UPDATE: This article was updated with comments from Presiding Commissioner Jerry Nolte.
The Clay County Drug Task Force may lose part of its funding today due to what the County described as a breach in contract with its contracted audit firm.
Excelsior Springs Police Lt. Larry Tarrant said he describes the Drug Task Force as a valuable asset to law enforcement and communities within the county since the 1970s.
"If the funding is lost, our community and others in the county will have lost an important resource - one that is vital in battling illegal drugs and the crime and heartache that accompanies them," he said. "The quality of life within our county will undoubtedly suffer as a result of potentially losing the Clay County Drug Squad.”
According to a letter released by the Assistant County Administrators Nicole Brown, Brad Garrett and Laurene Portwood, grant funding may be lost due to the lack of a routine single outside audit performed by RSM US, LLP of Kansas City being submitted as part of the grant application. They said County officials have not received the required single outside audit at this time.

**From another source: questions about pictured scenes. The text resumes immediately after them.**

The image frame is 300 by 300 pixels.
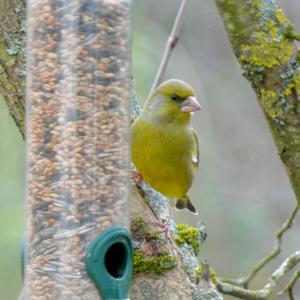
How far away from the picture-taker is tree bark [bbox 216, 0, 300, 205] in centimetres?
453

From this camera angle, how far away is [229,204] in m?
11.0

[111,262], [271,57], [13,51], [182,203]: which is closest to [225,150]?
[182,203]

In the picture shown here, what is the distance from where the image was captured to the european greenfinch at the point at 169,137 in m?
5.42

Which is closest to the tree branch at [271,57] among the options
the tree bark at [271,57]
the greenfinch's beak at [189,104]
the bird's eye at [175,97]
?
the tree bark at [271,57]

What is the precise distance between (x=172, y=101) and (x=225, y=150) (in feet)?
20.0

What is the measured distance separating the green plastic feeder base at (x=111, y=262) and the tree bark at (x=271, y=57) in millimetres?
836

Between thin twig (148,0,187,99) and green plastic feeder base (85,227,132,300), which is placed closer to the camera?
thin twig (148,0,187,99)

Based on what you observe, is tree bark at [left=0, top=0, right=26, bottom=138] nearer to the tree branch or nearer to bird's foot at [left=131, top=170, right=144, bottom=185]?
bird's foot at [left=131, top=170, right=144, bottom=185]

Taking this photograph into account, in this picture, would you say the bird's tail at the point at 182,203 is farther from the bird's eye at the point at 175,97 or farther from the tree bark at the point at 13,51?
the tree bark at the point at 13,51

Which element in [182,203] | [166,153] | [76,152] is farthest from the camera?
[182,203]

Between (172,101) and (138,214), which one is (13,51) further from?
(172,101)

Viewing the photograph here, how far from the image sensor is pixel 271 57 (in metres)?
4.55

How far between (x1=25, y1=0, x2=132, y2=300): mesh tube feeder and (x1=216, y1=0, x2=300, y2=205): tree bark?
0.58 metres

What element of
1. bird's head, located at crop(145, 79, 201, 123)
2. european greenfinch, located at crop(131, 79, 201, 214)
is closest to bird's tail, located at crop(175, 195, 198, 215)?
european greenfinch, located at crop(131, 79, 201, 214)
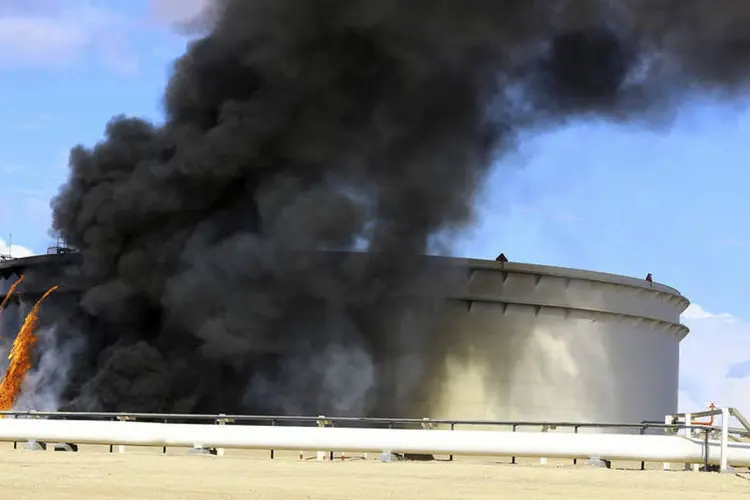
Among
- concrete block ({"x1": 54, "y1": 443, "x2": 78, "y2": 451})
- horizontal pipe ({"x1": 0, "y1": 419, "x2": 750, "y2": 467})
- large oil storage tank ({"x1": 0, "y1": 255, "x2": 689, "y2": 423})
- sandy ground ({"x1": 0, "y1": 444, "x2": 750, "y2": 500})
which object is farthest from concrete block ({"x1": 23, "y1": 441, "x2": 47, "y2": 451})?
Result: large oil storage tank ({"x1": 0, "y1": 255, "x2": 689, "y2": 423})

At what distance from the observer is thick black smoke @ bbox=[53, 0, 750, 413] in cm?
3700

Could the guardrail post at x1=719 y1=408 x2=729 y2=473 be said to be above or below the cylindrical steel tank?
below

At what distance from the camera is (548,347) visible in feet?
134

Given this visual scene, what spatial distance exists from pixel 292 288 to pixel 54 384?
984 cm

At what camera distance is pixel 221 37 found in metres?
40.1

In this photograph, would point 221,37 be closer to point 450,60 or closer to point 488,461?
point 450,60

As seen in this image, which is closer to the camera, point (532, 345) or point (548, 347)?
point (532, 345)

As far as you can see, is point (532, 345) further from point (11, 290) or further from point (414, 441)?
point (11, 290)

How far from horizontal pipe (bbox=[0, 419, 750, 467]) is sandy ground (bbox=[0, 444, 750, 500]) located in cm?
35

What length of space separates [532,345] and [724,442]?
20631 mm

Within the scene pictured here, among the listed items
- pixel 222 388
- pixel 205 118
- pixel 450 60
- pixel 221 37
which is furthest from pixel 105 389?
pixel 450 60

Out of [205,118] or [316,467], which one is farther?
[205,118]

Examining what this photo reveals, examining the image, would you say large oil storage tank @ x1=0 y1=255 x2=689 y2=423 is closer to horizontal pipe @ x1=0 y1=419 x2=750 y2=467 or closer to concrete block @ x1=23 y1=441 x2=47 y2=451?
concrete block @ x1=23 y1=441 x2=47 y2=451

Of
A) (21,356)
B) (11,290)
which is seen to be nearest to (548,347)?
(21,356)
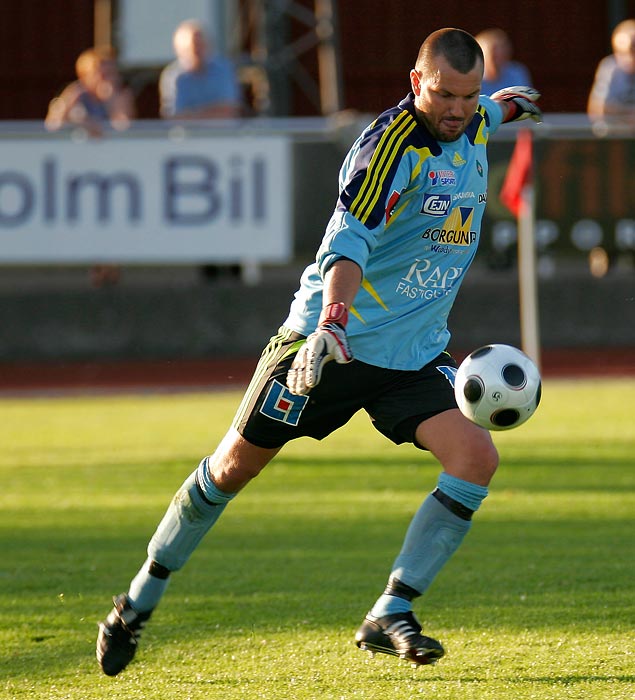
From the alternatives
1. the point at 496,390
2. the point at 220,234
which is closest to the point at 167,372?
the point at 220,234

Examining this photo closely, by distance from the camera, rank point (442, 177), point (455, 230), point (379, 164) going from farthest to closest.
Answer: point (455, 230)
point (442, 177)
point (379, 164)

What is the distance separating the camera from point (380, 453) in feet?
36.2

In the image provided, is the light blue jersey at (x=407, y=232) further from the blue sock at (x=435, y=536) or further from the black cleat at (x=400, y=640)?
the black cleat at (x=400, y=640)

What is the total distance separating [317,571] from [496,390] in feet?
6.86

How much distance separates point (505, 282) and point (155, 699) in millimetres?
12657

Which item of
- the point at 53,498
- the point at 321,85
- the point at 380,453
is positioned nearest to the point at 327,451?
the point at 380,453

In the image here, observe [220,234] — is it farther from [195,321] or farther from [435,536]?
[435,536]

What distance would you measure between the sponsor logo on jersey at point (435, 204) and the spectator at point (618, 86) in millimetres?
11177

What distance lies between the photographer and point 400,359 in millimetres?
5422

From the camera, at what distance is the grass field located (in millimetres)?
5180

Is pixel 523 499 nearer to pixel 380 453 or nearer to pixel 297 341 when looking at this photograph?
pixel 380 453

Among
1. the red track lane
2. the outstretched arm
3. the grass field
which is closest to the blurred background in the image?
the red track lane

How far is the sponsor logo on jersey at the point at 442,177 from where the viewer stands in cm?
524

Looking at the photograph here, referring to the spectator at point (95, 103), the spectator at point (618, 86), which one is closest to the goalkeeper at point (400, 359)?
the spectator at point (618, 86)
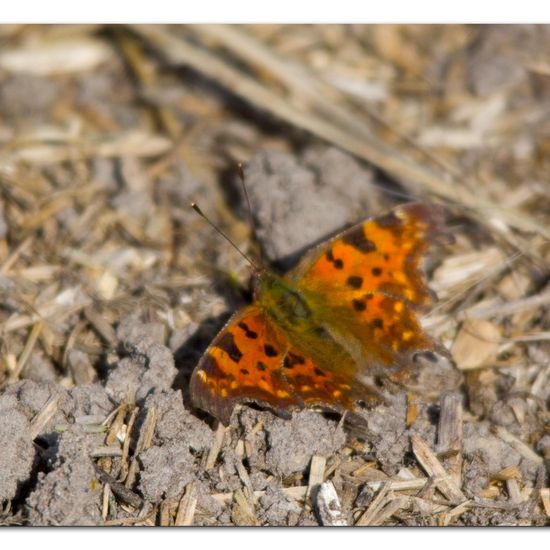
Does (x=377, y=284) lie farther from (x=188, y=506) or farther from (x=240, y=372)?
(x=188, y=506)

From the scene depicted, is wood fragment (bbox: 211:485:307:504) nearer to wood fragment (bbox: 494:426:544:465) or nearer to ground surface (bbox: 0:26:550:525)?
ground surface (bbox: 0:26:550:525)

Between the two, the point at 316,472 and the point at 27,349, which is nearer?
the point at 316,472

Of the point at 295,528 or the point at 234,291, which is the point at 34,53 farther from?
the point at 295,528

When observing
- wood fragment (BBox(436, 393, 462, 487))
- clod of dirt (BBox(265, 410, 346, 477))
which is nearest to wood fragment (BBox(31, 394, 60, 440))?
clod of dirt (BBox(265, 410, 346, 477))

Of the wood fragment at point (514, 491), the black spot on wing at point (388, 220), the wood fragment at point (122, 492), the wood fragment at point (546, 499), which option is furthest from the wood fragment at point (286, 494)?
the black spot on wing at point (388, 220)

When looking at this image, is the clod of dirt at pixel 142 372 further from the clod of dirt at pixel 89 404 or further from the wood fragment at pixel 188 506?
the wood fragment at pixel 188 506

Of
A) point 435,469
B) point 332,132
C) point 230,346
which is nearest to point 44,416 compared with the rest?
point 230,346
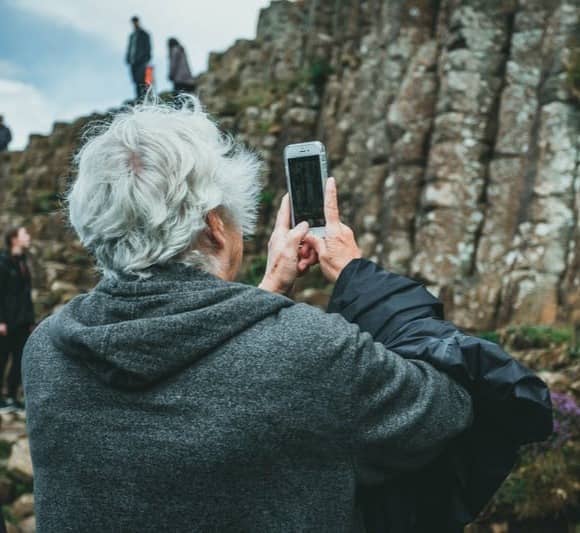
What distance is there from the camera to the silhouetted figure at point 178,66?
20.0 m

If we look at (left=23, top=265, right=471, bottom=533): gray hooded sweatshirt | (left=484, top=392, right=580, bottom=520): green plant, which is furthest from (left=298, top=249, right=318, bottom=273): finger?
(left=484, top=392, right=580, bottom=520): green plant

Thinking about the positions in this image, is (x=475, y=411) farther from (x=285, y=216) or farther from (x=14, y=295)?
(x=14, y=295)

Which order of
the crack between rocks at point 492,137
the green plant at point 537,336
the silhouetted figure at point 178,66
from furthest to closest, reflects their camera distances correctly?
the silhouetted figure at point 178,66, the crack between rocks at point 492,137, the green plant at point 537,336

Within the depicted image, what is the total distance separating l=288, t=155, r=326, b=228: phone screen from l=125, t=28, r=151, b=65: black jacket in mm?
18338

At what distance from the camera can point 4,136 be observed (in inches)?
853

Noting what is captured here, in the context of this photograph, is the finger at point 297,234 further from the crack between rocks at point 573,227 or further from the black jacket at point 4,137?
the black jacket at point 4,137

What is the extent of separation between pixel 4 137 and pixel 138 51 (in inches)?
212

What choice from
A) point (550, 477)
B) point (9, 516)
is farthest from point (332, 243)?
point (9, 516)

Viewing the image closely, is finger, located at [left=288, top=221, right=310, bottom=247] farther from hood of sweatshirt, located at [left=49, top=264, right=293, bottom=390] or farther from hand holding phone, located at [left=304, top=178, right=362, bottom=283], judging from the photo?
hood of sweatshirt, located at [left=49, top=264, right=293, bottom=390]

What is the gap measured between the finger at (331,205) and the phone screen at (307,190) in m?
0.05

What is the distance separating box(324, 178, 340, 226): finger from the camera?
2113 mm

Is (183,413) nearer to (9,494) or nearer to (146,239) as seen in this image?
(146,239)

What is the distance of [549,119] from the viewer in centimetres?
965

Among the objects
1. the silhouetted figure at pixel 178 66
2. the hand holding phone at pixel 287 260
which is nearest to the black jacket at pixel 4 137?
the silhouetted figure at pixel 178 66
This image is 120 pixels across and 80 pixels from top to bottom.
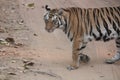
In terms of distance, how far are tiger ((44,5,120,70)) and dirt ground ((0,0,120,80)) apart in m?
0.32

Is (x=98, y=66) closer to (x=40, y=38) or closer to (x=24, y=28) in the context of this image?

"In order to secure funding, the grant administrator for the federal funding that supplements a portion of the Clay County Drug Task Force has indicated that the County may not receive this funding for 2019 until the audit is released," they said. "Clay County is not in possession of this document despite numerous requests to the contractor."
According to a letter written by Lowell Pearson of Husch Blackwell, counselor for the County, sent to RSM on Oct. 10, the County re-entered into a contract with the audit firm on Feb. 8.
"As the RFP and Contract Terms and Conditions make clear, RSM was or should have been aware that: (1) the County needed an audited financial statement June 28th of the contactual year to remain in compliance with its bond covenant, and (2) RSM was contractually obligated to release to the Clay County Commission the final audit reports no later than June 30th of the contractual year," he said. "As of this date, RSM has failed to release the final audit reports to the Clay County Commission, and as a result, is in breach of contract."
Pearson's letter goes on to state, the damage caused to Clay County as a result of RSM's breach can no longer be described as theoretical in nature.
"The Clay County Sheriff's Department participates in the Missouri Western Interdiction and Narcotics Task Force, alongside the Kansas City Police Department," he said. "According to Captain Steven Siercks of the Sheriffs Department, a grant to continue funding for this program is dependent upon submission of a final audit report, referred to as a 'Single Audit.' The Health Resources & Services Administration may terminate the grant as a result of a 'Delinquent Single Audit.' Additionally, Siercks noted that further delay in submission of the Single Audit could jeopardize all federal funding that Clay County receives through the HRSA."
Presiding Commissioner Jerry Nolte said the County not being able to present the audit could not only jeopardize future grant funding opportunities but could also label Clay County as an unreliable party. This could put other partnerships the County entered into at risk as well.
"I am very concerned that the failure of Clay County to produce this legally required outside audit, not only will cause the loss of this drug task force grant and additional grants, but that Clay County will be seen as an unreliable partner in the region further tarnishing our reputation," he said.
The Assistant County Administrators said the grant in question only funds a portion of the Drug Task Force.
"The Clay County Sheriff's Office retains sufficient budget funding in its personnel lines to temporarily accommodate the lost grant revenue and prioritize Drug Task Force personnel," they said.
Budget information provided by the county shows $446,115.58 in unused personnel at year‐ending 2017 and $582,372.37 in unused personnel at year‐ending 2018.
However, Nolte said he describes the sheriff's budget as "already drastically underfunded."
"Anyone who advocates for the Sheriff to make up the funding shortfall for the drug task force caused by the county’s failure to produce the legally required outside audit is either trying to bankrupt the Sheriff’s Department or is totally ignorant of the realities of our budget," he said.
According to his letter, Pearson said he described RSM's breach as a serious problem for Clay County. The County demanded the final signed audit report be provided to Clay County by 5 p.m. on Friday, Oct. 18.
"If this deadline is not met, Clay County will take all steps necessary to protect its interests," he said.
As of press time, the Assistant County Administrators have not received the final signed audit report.
A representative from RSM said due to its firm policies and ethical considerations, they do not comment on client engagements.
Updates to this developing story will be provided as they become available.